You really have to think about why you allow a different netns influence
another netns by holding the skb to throttle the source TCP socket.


>
> > > > And for veth pair:
> > > > xmit from one side is RX for the other side
> > > > So, where is the queueing? Where is the buffer bloat? GRO list??
> > >
> > > CPU backlog.
> >
> > Yeah, but this is never targeted by TSQ:
> >
> >         tcp_limit_output_bytes limits the number of bytes on qdisc
> >         or device to reduce artificial RTT/cwnd and reduce bufferbloat.
> >
> > which means you have to update Documentation/networking/ip-sysctl.txt
> > too.
>
> How it is never targeted? Whole point is to avoid queueing traffic.

What queues? You really need to define it, seriously.


> Would you be okay if I include this chunk?

No, still lack of an explanation why it comes across netns for
a good reason.

>
> diff --git a/Documentation/networking/ip-sysctl.txt b/Documentation/networking/ip-sysctl.txt
> index ce8fbf5aa63c..f4c042be0216 100644
> --- a/Documentation/networking/ip-sysctl.txt
> +++ b/Documentation/networking/ip-sysctl.txt
> @@ -733,11 +733,11 @@ tcp_limit_output_bytes - INTEGER
>         Controls TCP Small Queue limit per tcp socket.

* Provided records
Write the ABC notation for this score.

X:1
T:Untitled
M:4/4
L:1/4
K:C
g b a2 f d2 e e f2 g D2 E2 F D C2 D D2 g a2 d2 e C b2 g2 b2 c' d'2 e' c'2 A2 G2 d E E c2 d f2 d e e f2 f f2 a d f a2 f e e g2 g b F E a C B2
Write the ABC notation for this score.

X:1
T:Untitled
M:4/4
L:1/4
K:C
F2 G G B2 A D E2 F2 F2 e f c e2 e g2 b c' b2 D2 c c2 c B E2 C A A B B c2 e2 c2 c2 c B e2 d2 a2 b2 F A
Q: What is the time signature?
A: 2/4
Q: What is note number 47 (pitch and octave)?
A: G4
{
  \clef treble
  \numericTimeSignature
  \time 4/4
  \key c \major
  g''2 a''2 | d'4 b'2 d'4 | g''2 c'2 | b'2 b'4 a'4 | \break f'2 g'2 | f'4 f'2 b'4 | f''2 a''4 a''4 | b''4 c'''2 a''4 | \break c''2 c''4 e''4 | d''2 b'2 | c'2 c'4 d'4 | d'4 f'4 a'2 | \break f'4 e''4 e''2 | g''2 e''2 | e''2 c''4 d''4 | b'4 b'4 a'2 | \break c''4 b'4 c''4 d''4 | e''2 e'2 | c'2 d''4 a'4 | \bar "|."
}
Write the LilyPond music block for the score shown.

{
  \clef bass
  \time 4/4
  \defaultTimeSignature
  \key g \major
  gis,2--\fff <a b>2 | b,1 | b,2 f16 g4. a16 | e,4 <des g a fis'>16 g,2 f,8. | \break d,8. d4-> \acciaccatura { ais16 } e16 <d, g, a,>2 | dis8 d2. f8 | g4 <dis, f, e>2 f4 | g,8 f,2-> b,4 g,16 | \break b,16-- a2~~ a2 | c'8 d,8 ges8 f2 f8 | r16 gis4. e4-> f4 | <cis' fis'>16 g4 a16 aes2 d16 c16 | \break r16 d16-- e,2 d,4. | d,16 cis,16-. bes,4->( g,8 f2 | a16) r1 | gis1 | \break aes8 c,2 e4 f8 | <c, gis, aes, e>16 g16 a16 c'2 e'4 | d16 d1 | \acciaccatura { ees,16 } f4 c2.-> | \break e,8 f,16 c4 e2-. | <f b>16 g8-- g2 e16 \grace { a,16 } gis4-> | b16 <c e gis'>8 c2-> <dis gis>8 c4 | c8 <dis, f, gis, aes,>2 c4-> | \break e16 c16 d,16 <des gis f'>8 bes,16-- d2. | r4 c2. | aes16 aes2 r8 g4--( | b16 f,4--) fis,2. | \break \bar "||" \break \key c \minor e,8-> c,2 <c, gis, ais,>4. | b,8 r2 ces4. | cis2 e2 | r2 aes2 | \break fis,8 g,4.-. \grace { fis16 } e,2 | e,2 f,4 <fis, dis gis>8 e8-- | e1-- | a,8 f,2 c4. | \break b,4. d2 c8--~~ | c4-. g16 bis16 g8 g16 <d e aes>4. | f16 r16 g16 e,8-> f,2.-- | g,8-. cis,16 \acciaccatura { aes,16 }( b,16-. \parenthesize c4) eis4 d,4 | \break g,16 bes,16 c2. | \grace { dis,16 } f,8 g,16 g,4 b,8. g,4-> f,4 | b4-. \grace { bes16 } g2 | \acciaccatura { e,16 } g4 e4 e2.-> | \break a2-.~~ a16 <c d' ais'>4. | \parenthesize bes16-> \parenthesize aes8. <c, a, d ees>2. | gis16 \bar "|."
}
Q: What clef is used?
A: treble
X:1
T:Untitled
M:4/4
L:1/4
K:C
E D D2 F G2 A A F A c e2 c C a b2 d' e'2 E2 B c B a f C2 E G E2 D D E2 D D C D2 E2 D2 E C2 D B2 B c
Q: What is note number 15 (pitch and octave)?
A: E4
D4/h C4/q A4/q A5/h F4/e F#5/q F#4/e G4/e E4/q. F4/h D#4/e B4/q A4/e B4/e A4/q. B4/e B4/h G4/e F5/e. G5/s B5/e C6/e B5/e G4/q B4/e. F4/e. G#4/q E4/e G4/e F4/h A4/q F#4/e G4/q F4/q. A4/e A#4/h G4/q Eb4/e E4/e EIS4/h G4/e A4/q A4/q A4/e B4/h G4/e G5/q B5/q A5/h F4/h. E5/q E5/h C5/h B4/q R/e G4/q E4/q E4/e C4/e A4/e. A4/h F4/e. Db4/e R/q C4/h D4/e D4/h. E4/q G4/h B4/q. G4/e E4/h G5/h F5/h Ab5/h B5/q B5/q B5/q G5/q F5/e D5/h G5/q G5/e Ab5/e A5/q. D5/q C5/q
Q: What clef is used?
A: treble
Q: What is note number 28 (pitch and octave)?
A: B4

* What to do
**1.** Rewrite the stretch of the TSQ discussion from "You really have" through "bloat? GRO list??", swapping "netns" for "network namespace".
**2.** Copy the stretch of the entries from their start through the line that contains "Write the LilyPond" without changes.

* Solutions in order
**1.**
You really have to think about why you allow a different network namespace influence
another network namespace by holding the skb to throttle the source TCP socket.


>
> > > > And for veth pair:
> > > > xmit from one side is RX for the other side
> > > > So, where is the queueing? Where is the buffer bloat? GRO list??

**2.**
Write the ABC notation for this score.

X:1
T:Untitled
M:4/4
L:1/4
K:C
g b a2 f d2 e e f2 g D2 E2 F D C2 D D2 g a2 d2 e C b2 g2 b2 c' d'2 e' c'2 A2 G2 d E E c2 d f2 d e e f2 f f2 a d f a2 f e e g2 g b F E a C B2
Write the ABC notation for this score.

X:1
T:Untitled
M:4/4
L:1/4
K:C
F2 G G B2 A D E2 F2 F2 e f c e2 e g2 b c' b2 D2 c c2 c B E2 C A A B B c2 e2 c2 c2 c B e2 d2 a2 b2 F A
Q: What is the time signature?
A: 2/4
Q: What is note number 47 (pitch and octave)?
A: G4
{
  \clef treble
  \numericTimeSignature
  \time 4/4
  \key c \major
  g''2 a''2 | d'4 b'2 d'4 | g''2 c'2 | b'2 b'4 a'4 | \break f'2 g'2 | f'4 f'2 b'4 | f''2 a''4 a''4 | b''4 c'''2 a''4 | \break c''2 c''4 e''4 | d''2 b'2 | c'2 c'4 d'4 | d'4 f'4 a'2 | \break f'4 e''4 e''2 | g''2 e''2 | e''2 c''4 d''4 | b'4 b'4 a'2 | \break c''4 b'4 c''4 d''4 | e''2 e'2 | c'2 d''4 a'4 | \bar "|."
}
Write the LilyPond music block for the score shown.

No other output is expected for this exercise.